--- Dataset records ---
▬▬▬▬▬▬▬▬▬▬
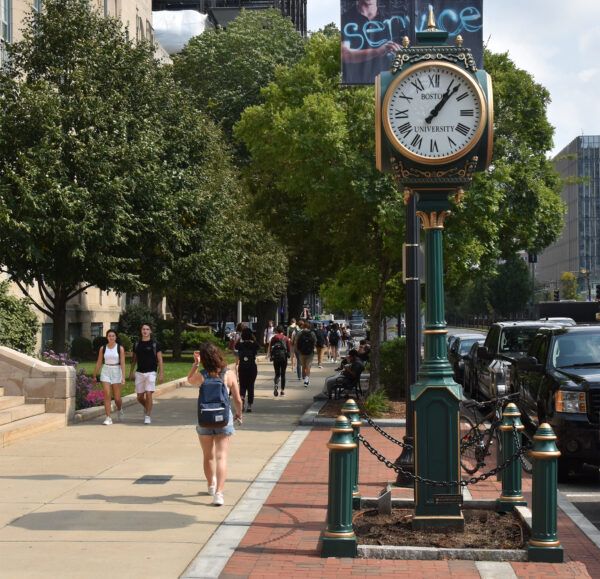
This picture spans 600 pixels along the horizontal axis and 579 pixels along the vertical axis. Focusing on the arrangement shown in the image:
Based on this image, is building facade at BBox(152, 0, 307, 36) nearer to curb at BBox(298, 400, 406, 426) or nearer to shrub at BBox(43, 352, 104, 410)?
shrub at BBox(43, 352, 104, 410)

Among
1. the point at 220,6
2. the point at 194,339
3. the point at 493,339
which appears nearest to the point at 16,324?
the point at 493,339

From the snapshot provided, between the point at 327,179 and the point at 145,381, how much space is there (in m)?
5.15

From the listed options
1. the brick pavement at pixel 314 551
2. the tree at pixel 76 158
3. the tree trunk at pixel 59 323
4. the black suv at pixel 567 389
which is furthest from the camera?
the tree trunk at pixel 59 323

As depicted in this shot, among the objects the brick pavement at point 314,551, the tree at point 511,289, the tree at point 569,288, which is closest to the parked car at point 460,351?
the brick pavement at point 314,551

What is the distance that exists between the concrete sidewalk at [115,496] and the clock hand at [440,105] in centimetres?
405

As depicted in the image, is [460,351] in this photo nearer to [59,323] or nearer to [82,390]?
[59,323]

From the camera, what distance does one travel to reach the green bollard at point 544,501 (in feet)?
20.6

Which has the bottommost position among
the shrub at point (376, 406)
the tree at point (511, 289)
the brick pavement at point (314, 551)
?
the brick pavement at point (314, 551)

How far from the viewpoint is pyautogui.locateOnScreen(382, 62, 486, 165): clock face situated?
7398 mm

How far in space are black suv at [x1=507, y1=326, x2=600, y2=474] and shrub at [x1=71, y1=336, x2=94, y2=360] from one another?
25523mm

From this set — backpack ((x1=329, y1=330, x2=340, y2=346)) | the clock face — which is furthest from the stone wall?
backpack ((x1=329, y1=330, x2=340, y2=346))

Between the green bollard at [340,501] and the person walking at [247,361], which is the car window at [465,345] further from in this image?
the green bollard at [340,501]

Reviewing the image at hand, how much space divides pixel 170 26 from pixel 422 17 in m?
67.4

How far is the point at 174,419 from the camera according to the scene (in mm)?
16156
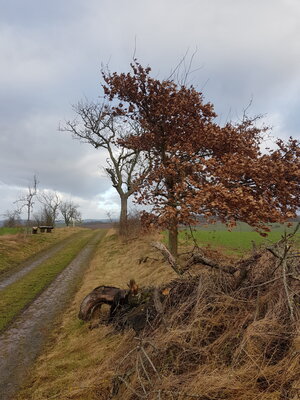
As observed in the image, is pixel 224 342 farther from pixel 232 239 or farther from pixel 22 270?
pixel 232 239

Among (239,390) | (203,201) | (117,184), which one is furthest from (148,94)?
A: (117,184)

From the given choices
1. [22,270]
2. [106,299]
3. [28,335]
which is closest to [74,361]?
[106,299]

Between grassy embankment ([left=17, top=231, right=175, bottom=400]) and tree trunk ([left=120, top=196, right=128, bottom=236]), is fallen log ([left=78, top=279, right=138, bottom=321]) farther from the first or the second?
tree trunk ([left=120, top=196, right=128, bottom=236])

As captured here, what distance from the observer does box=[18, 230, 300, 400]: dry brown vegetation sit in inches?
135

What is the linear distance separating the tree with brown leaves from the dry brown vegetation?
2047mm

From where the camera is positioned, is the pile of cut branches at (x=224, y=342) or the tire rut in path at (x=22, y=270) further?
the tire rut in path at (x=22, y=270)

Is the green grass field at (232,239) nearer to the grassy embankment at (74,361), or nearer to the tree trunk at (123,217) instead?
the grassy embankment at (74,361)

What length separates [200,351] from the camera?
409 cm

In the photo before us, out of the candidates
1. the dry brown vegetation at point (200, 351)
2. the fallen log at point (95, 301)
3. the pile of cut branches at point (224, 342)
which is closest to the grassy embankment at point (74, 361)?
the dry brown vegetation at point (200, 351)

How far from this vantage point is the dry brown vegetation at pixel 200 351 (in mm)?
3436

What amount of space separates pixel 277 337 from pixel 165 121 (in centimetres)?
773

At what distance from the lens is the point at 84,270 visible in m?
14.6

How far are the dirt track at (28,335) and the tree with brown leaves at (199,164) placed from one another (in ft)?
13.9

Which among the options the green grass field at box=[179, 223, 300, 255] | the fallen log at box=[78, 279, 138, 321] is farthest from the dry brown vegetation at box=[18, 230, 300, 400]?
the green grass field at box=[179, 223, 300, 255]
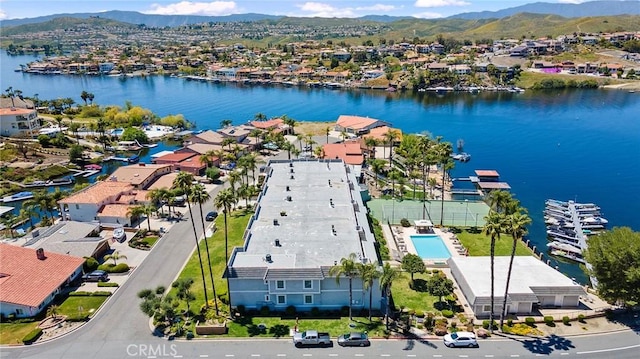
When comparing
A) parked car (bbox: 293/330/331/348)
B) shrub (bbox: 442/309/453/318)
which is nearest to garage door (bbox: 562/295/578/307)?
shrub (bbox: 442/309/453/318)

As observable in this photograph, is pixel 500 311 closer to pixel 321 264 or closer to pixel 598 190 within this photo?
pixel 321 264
▬▬▬▬▬▬▬▬▬▬
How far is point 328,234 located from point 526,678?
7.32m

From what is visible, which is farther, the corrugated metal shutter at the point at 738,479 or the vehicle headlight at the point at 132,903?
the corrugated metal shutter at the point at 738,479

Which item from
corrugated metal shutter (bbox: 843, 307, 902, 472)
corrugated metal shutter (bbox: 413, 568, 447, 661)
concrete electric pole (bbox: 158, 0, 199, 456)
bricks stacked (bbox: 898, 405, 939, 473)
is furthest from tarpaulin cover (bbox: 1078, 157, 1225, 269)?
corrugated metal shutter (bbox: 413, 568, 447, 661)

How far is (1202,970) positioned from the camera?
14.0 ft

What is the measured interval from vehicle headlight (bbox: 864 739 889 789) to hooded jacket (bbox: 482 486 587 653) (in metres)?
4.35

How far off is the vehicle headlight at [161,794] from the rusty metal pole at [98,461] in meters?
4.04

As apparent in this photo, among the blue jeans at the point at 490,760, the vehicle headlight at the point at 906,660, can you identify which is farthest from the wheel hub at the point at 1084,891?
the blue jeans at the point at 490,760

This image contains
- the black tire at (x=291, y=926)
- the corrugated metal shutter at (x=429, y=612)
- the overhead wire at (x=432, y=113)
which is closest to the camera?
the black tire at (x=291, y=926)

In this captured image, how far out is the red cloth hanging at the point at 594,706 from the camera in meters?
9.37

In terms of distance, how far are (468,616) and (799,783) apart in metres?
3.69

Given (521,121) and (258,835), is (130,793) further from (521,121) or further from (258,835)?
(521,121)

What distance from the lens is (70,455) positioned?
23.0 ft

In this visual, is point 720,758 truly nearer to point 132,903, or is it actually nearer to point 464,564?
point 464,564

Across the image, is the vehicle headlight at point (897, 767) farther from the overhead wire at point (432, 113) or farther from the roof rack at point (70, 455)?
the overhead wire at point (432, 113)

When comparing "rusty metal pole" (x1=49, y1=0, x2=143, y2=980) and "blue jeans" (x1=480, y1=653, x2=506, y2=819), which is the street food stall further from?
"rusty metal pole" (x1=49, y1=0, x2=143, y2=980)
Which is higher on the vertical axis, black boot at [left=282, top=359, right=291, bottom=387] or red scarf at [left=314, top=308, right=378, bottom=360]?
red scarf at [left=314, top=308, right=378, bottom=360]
▬▬▬▬▬▬▬▬▬▬
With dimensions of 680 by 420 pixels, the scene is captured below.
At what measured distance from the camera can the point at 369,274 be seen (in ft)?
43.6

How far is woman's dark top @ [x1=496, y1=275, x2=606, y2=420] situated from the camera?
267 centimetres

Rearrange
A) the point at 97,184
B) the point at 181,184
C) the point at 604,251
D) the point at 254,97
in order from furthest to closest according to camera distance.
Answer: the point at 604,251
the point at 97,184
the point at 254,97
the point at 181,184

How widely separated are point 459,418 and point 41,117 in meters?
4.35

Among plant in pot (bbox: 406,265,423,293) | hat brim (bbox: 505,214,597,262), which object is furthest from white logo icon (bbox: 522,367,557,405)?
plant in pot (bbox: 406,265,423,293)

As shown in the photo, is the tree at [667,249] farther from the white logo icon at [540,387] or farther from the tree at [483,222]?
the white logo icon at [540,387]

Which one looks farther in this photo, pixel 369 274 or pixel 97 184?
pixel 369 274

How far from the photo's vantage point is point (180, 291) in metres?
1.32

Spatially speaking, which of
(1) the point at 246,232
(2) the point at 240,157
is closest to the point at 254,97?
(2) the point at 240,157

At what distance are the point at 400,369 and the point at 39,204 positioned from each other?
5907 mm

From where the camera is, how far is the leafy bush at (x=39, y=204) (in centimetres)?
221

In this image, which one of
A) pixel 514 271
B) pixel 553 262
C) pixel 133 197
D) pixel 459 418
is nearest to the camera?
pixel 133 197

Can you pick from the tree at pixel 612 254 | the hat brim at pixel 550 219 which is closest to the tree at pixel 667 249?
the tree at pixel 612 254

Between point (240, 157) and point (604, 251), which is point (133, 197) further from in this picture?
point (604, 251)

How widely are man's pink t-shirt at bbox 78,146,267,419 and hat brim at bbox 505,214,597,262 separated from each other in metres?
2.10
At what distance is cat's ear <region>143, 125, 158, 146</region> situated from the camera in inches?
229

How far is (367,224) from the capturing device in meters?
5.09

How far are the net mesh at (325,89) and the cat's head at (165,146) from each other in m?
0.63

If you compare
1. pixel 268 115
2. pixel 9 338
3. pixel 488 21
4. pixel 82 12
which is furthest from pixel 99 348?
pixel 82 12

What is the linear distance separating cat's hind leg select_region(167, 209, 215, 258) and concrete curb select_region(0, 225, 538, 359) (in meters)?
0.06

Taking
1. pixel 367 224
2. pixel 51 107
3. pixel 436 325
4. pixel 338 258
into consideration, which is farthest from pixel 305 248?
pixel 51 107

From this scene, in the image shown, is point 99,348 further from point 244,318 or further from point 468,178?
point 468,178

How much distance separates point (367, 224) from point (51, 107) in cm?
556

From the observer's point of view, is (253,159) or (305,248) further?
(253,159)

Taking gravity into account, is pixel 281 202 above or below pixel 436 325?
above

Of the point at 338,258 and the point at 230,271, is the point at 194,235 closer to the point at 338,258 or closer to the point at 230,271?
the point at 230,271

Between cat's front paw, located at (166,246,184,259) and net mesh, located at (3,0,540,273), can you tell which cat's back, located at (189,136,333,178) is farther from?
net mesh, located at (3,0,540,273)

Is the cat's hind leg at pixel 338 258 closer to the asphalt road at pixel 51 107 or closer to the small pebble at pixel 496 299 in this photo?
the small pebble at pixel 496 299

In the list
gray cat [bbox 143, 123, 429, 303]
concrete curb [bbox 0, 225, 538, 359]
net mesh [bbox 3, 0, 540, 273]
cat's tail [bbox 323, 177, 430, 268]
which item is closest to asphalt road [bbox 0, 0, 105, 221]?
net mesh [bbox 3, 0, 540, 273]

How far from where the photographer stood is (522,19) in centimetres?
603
▬▬▬▬▬▬▬▬▬▬
--- Work instructions ---
Pull out every line of the entries above that contains the word "brown", copying each one unchanged.

--- Problem solution ---
As captured here, what distance from the observer does box=[18, 230, 300, 400]: dry brown vegetation sit in inches?
What is the linear distance separating the tree with brown leaves from the dry brown vegetation?
1. the dry brown vegetation at point (200, 351)
the dry brown vegetation at point (200, 351)
How far from this vantage point is the dry brown vegetation at pixel 200 351 (in mm)?
How far are the dirt track at (28,335) and the tree with brown leaves at (199,164) placed from one another (in ft)?
Which among the options the green grass field at box=[179, 223, 300, 255] | the fallen log at box=[78, 279, 138, 321] is farthest from the dry brown vegetation at box=[18, 230, 300, 400]?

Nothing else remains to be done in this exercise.